Revue de presse - Peuple de France: Montpellier: Libération des casseurs présumés : un syndicat de police se dit « choqué »

vendredi 20 avril 2018

Montpellier: Libération des casseurs présumés : un syndicat de police se dit « choqué »

Dernier épisode en date dans l’occupation illégale de la faculté de lettres de Paul Valéry : le tribunal administratif de Montpellier, qui a été saisi en référé urgent par le président de l’UM3, Patrick Gilli a ordonné ce mercredi l’évacuation immédiate des lieux. L’ordonnance a été transmise au préfet de l’Hérault.

Une expulsion des grévistes ordonnée par la justice, au moment où la polémique enfle dans les rangs de la police nationale, après la décision du parquet de Montpellier de remettre en liberté 49 des 51 casseurs présumés, interpellés à l’issue des violences urbaines avec le saccage de nombreux magasins et banques dans l’Écusson et sur les boulevards du Jeu-de-Paume et Ledru-Rollin, samedi. Le syndicat Unité SGP Police FO, majoritaire dans l’Hérault est en colère.

Bruno Bartocetti : « Nous attendons une extrême sévérité »


En exclusivité pour Métropolitain, Bruno Bartocetti, délégué régional du syndicat Unité SGP Police FO réagit fermement, ce mercredi : « Le résultat du parquet de Montpellier à l’endroit des casseurs nous choque, car, aujourd’hui, après ces scènes de violences gratuites sur les policiers et les actes de vandalisme sur des biens publics et privés, nous attendions une réponse judiciaire rapide et à la hauteur des actions des casseurs, à savoir une extrême sévérité.
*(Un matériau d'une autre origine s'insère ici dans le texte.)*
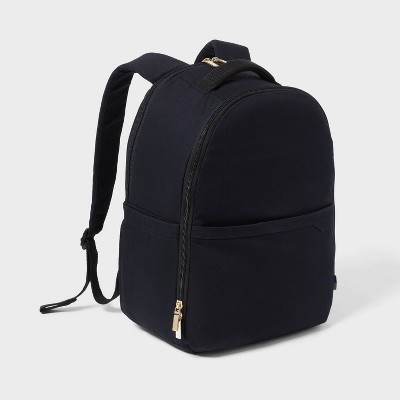 21L 17.5'' Canvas Backpack - Open Story™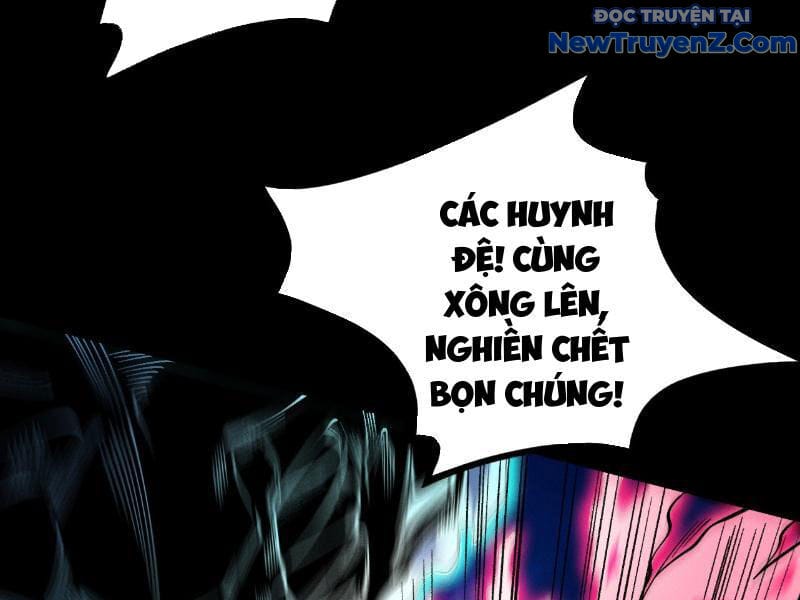 Truyện Tranh Gặp Mạnh Thì Càng Mạnh, Tu Vi Của Ta Không Giới Hạn trang 9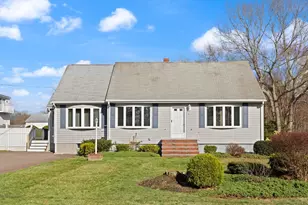 102 Chisholm Rd, Stoughton, MA 02072 - Photo 1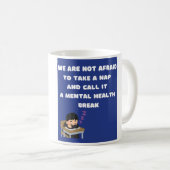 Tasse Kaffee/Tee (VorderseiteRechts)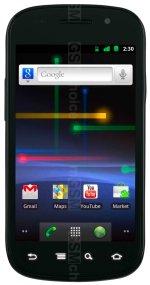 Samsung Google Nexus S i9023 thumbnail 2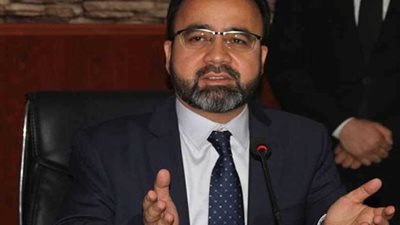 وزير الحج الأفغاني يثمن جهود دار الإفتاء في محاربة الفكر المتطرف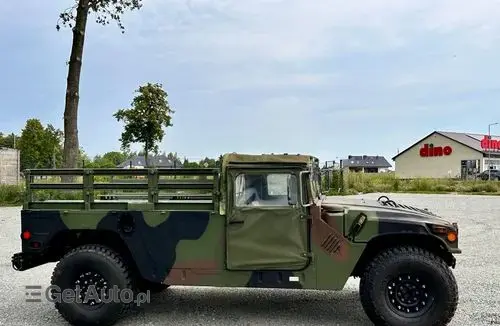 HUMMER H1 
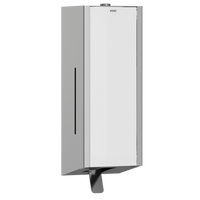 KWC EXOS. Dozownik mydła w piance EXOS616W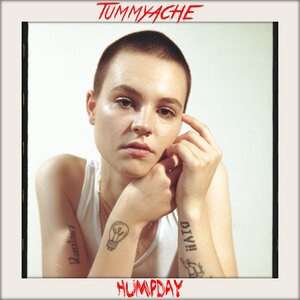 Tummyache 1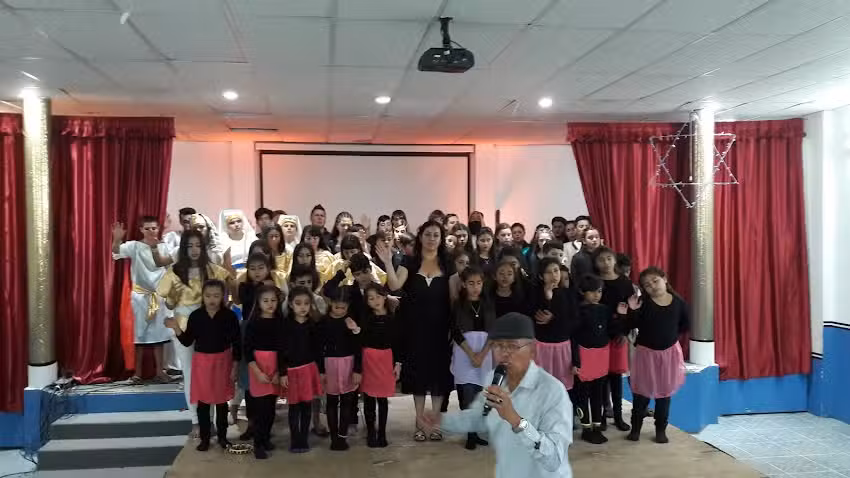 La Casa de La Bendici&oacute;n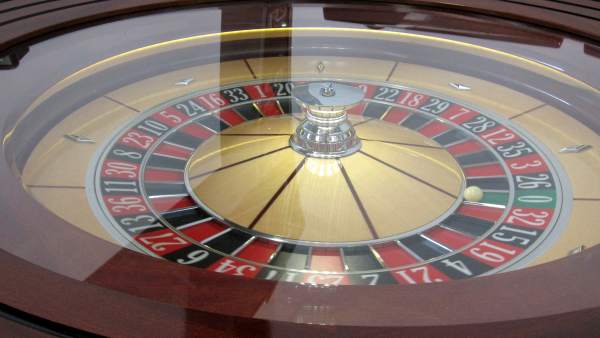 Ruleta, juego, casino. Ruleta, juego, casino.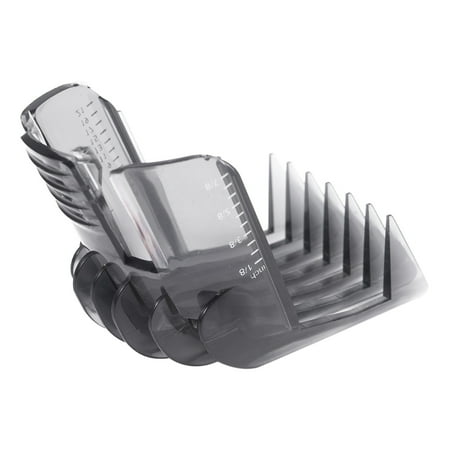 Hair Clippers Beard Trimmer comb attachment for Philips QC5130 / 05/15/20/25/35 3-21mm | Walmart Canada Hair Clippers Beard Trimmer comb attachment for Philips QC5130 / 05/15/20/25/35 3-21mm | Walmart Canada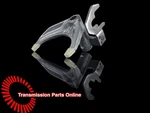 Ford Max MMT6 Gearbox 1ST/2ND Selector Fork New. Price: $112.26.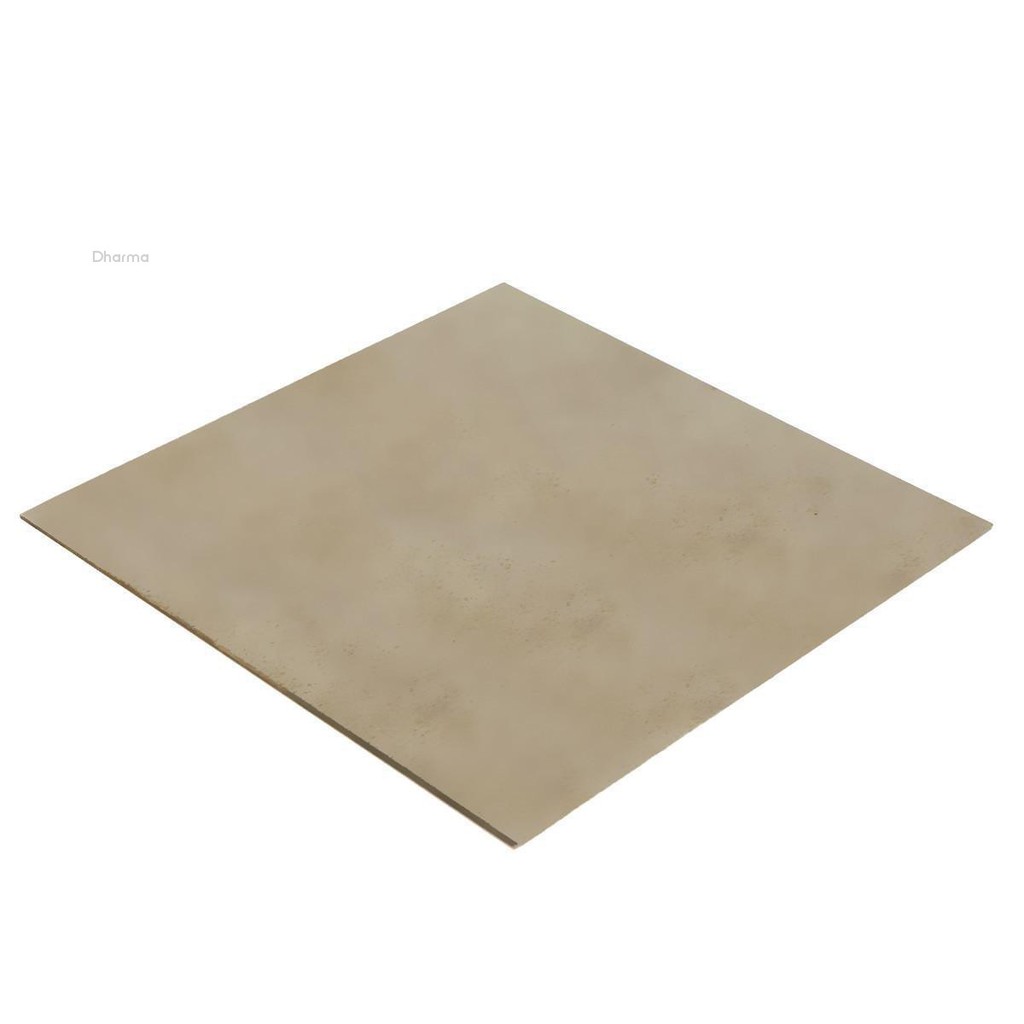 Tấm lá titan TA2 / GR2 100*100*0.5mm cấp 2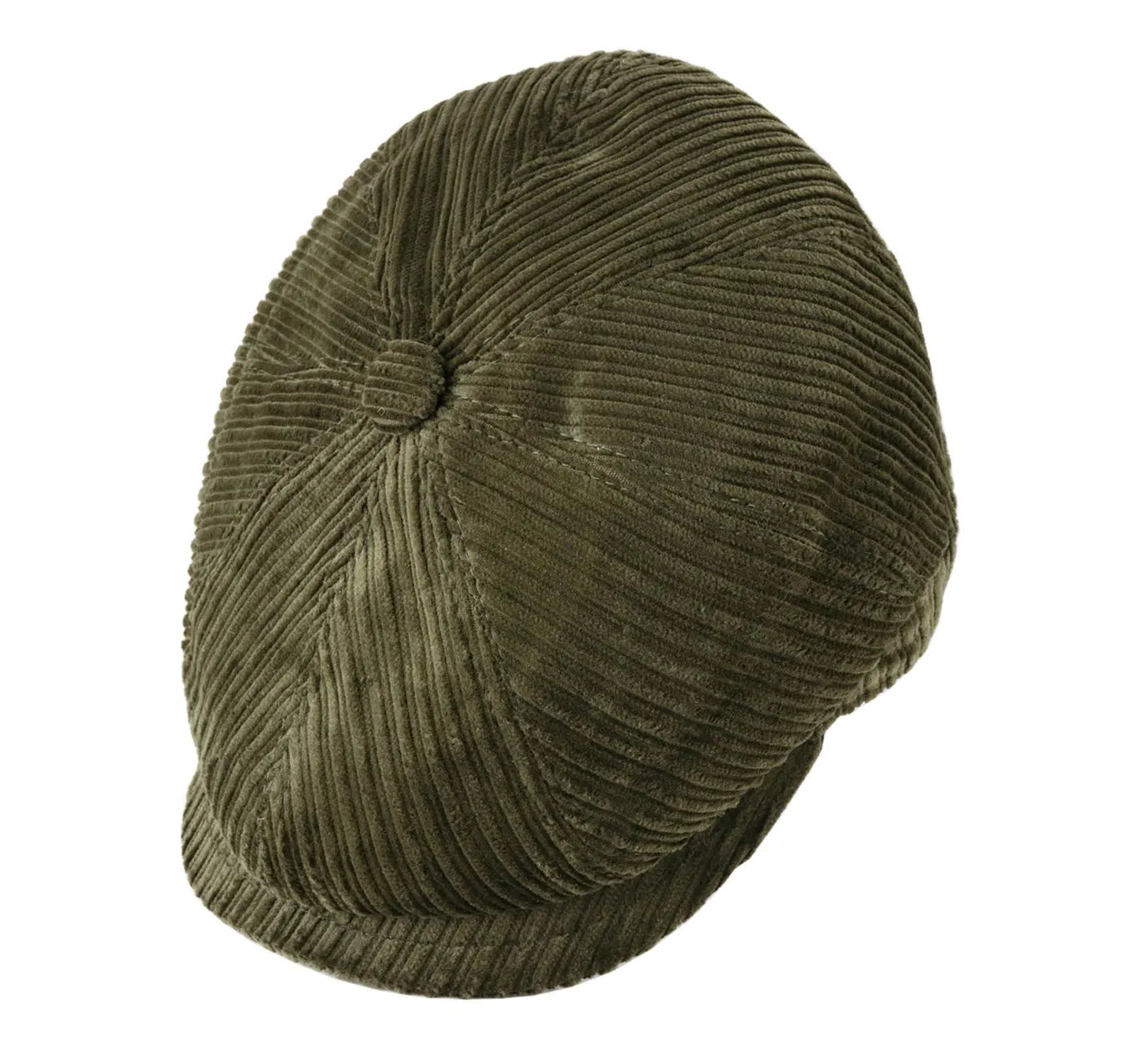 Classic Newsboy Velvet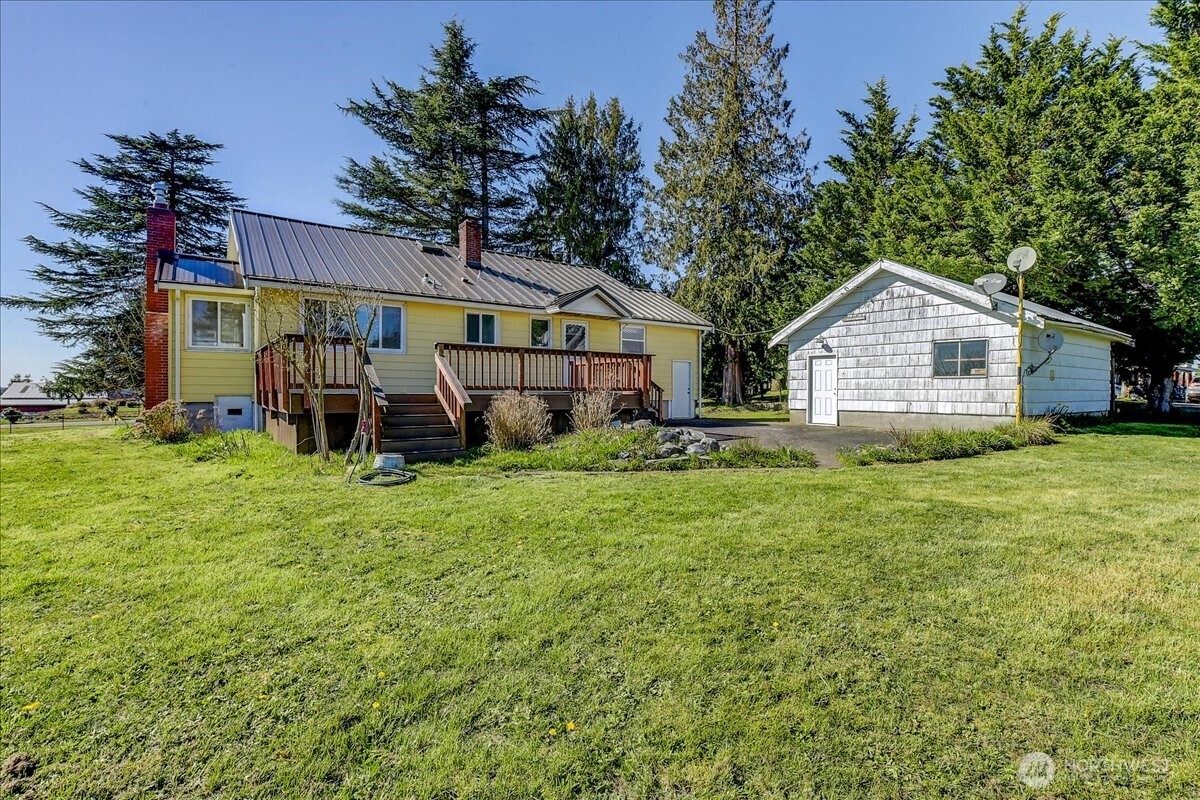 43004 196th Avenue SE Enumclaw WA 98022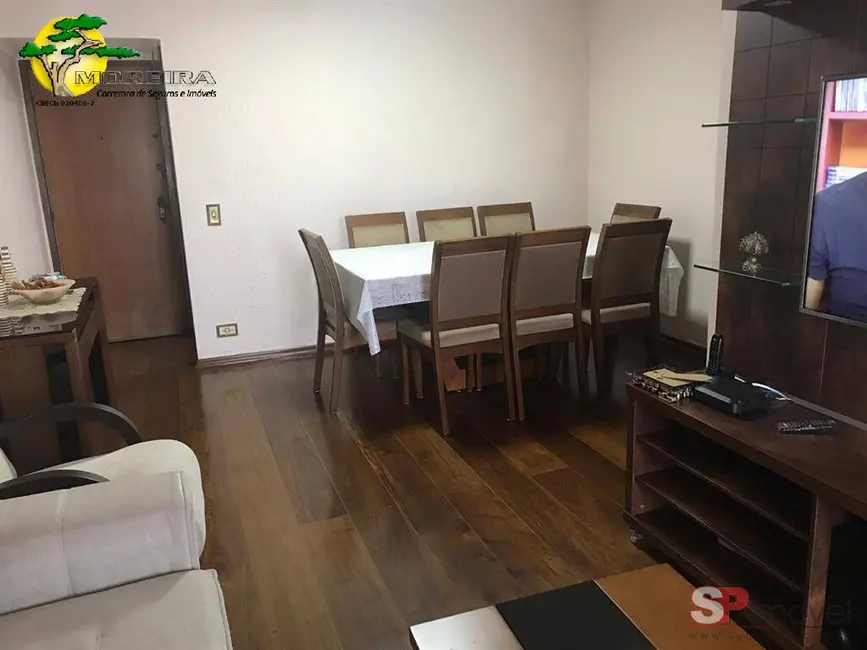 Foto 2 de Apartamento com 3 quartos à venda, 76m2 em Santana, São Paulo - SP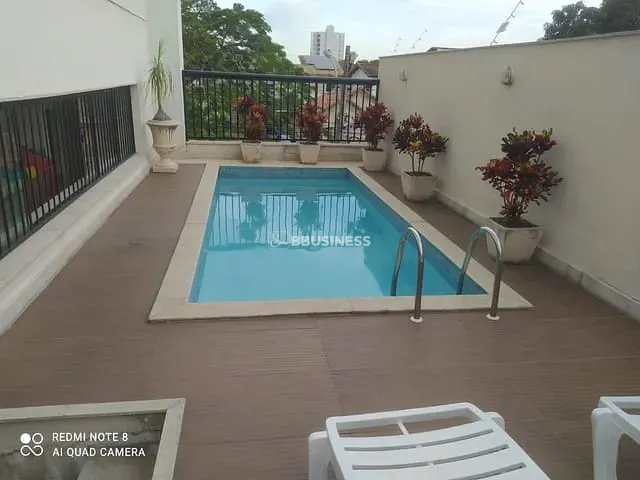 Apartamento 3 quartos e 2 banheiros, à venda, no bairro Parque Califórnia em Campos dos Goytacazes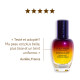 Immortelle Reset Nuit Huile-en-Sérum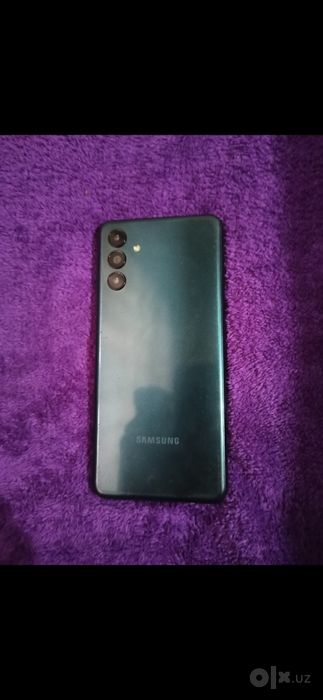 Samsung a04s sotiladi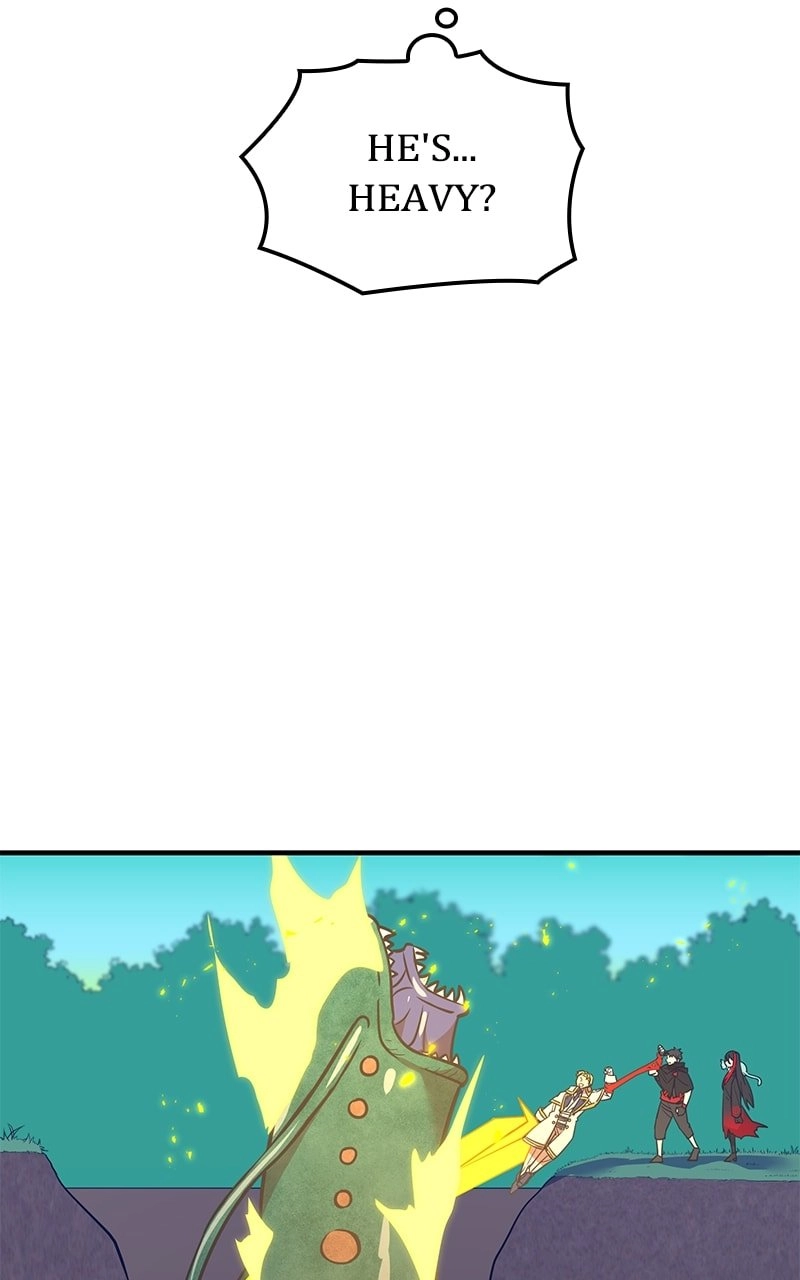 Savior of Divine Blood: Draw Out 0.00000001% to Become the Strongest Chapter 24, page 22 of 160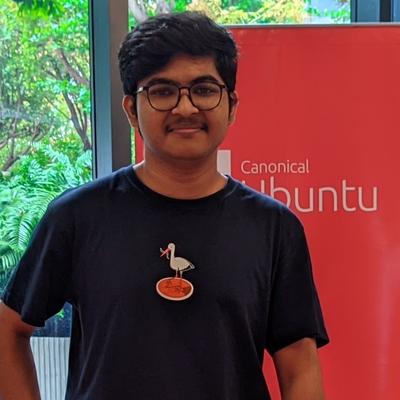 Soumyadeep Ghosh's avatar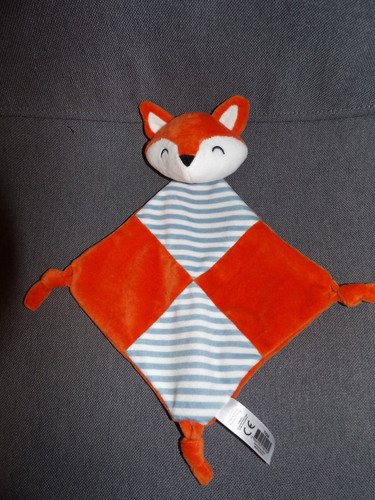 Doudou tom kiddy bisous - doudou,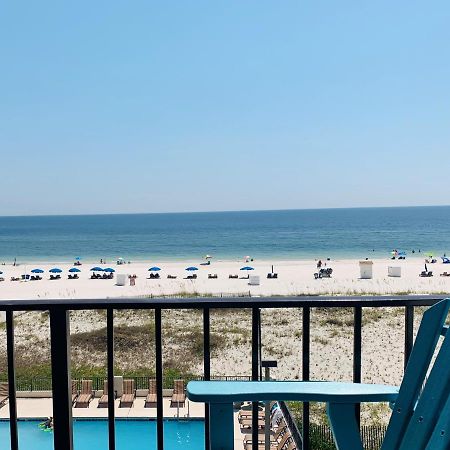 Island Winds East 408 By Albvr - Gorgeous Condo With Million Dollar Views In The Best Location On The Beach 굴프 쇼어스 외부 사진
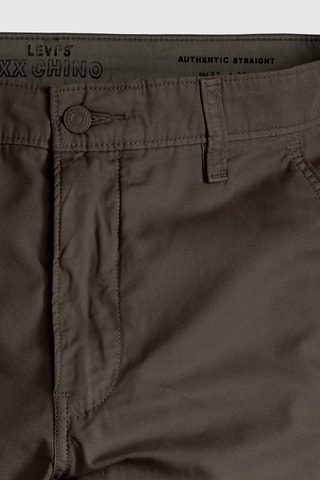 Pantaloni chino - Antracite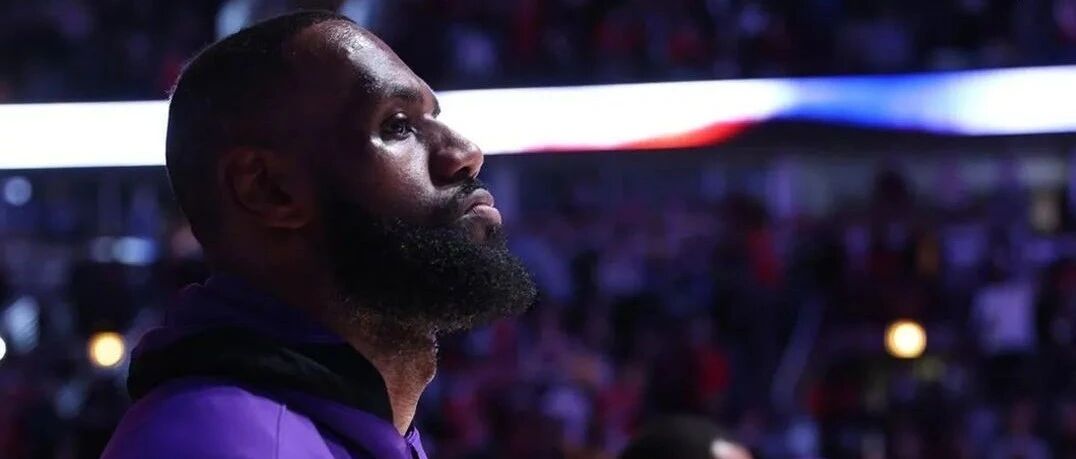 湖人又输！被横扫！伤停2月，铁扎终于复出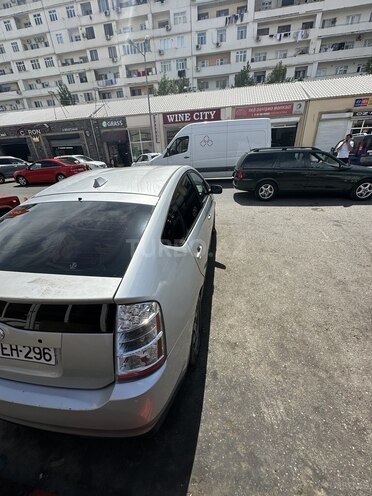 Toyota Prius 2008, 434,523 km - 1.5 l - Bakı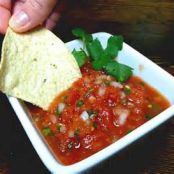 Salsa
Ils sont venus provoquer, attaquer, blesser volontairement des policiers, nous avons eu 7 blessés dans nos rangs, détruire des commerces, des banques et des biens mobiliers des collectivités. Et ils sont tous remis en liberté ? Ces casseurs mettent en danger notre république, il faut bien le comprendre. On ne peut pas se montrer tolérant à l’endroit de ces auteurs de violences et de dégradations volontaires, dont la volonté samedi a été de casser du flic. À partir du moment où on s’en prend aux forces de l’ordre, on s’en prend automatiquement à la République. Je suis effaré d’apprendre que les six étudiants, dont un déjà arrêté lors de l’opération de samedi et libéré dimanche, interpellés mardi devant le Rectorat où les bandes de vidéoprotection saisies prouvent qu’ils venaient de voler des barrières sur un chantier voisin, aient été libérés après sept heures de garde à vue ».